Adaptive Beach Mouse Color Pattern

Published Date: 02 Nov 2017

Mitesh Madviya

Evolutionary Biology

A Single Amino Acid Mutation Contributes to Adaptive Beach Mouse Color Pattern

In mammals, coat color arguably varies the most among rodents. Some of the most extreme variation occurs in deer mice (genus Peromyscus), which have served as the subject of many classic studies in mammalogy starting almost a century ago. In particular, one species of deer mouse, Peromyscus polionotus, shows a tremendous amount of variation in coat color over short geographic distances. These mice occur throughout the southeastern United States (i.e., Alabama, Georgia, South Carolina and northern Florida), where they are commonly referred to as "oldfield mice" because they inhabit abandoned agricultural fields with dark loamy soils. In these habitats, mice have dark brown dorsal coats, a light grey belly, and a sharply bi-colored tail, which is typical for many wild rodents. These old-field mice also have colonized the sand dunes and barrier islands off the Gulf Coast of Alabama and northern Florida and independently the coastal habitat on the Atlantic seaboard. These sand-dwelling populations are commonly referred to as "beach mice."

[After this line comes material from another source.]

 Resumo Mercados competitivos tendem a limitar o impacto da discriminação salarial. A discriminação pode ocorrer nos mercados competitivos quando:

Research indicates that the maintenance of different coat colors among subspecies/populations is achieved through top-down predation pressure from visual hunters. Eumelanin is a dark pigment responsible for brown coloration in mouse fur. Eumelanin production is achieved through a multi-step biosynthetic pathway occurring in melanocyte cells. A functional MC1R protein binds to a melanocyte stimulating hormone to begin the process. If the MC1R protein does not function properly, binding does not occur and the pathway leading to eumelanin production cannot start. A hair follicle is a complex organ and has many different structures associated with it. Differences in fur color in beach mouse are best described by examining melanocyte cells at the base of the hair follicle in the Papilla. Eumelanin is produced in the melanocyte cells and is expressed in the cortex cells of the hair.

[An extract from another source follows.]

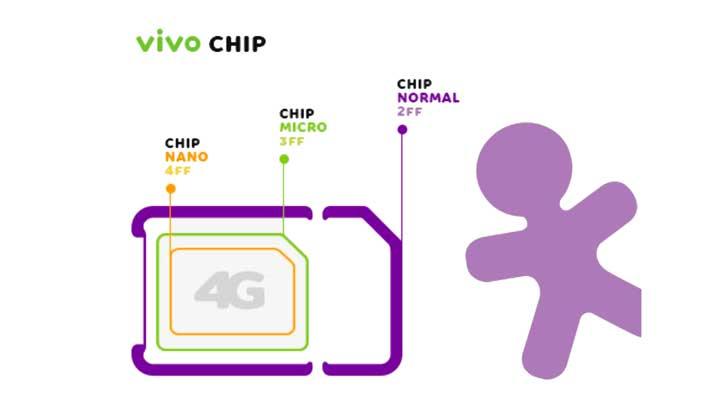 tamanhos do Chip Vivo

Proteins are large molecules composed of one or more long chains of amino acids. They are an essential part of all living organisms, especially as structural components of body tissues such as muscle, hair, and collagen. They also form important enzymes and antibodies. Activation of the MC1R protein occurs when it successfully binds to a molecule called an α melanocyte stimulating hormone (α-MSH). If instead the MC1R protein binds to a different molecule, an agouti stimulating peptide, a biosynthetic pathway begins that produces pheomelanin rather then eumelanin. However, assuming that α-MSH binding occurs, cAMP synthesis begins and in turn stimulates the expression of four genes: c (Tyr), Tryp1, Tyrp2 and p. The c(Tyr) gene codes for an enzyme called tyrosinase that catalyzes a reaction in a biosynthetic pathway that converts the amino acid tyrosine into a molecule called dopaquinone. The Tyrp1 and Tryp2 genes code for tyrosine-related enzymes that catalyze reactions in a subsequent pathway that converts dopaquinone into eumelanin. The p gene codes for a protein that also aids in this process. Eumelanosomes are then made in the Golgi apparatus of the melanocyte that are then transported out of the melanocyte to the hair cortex.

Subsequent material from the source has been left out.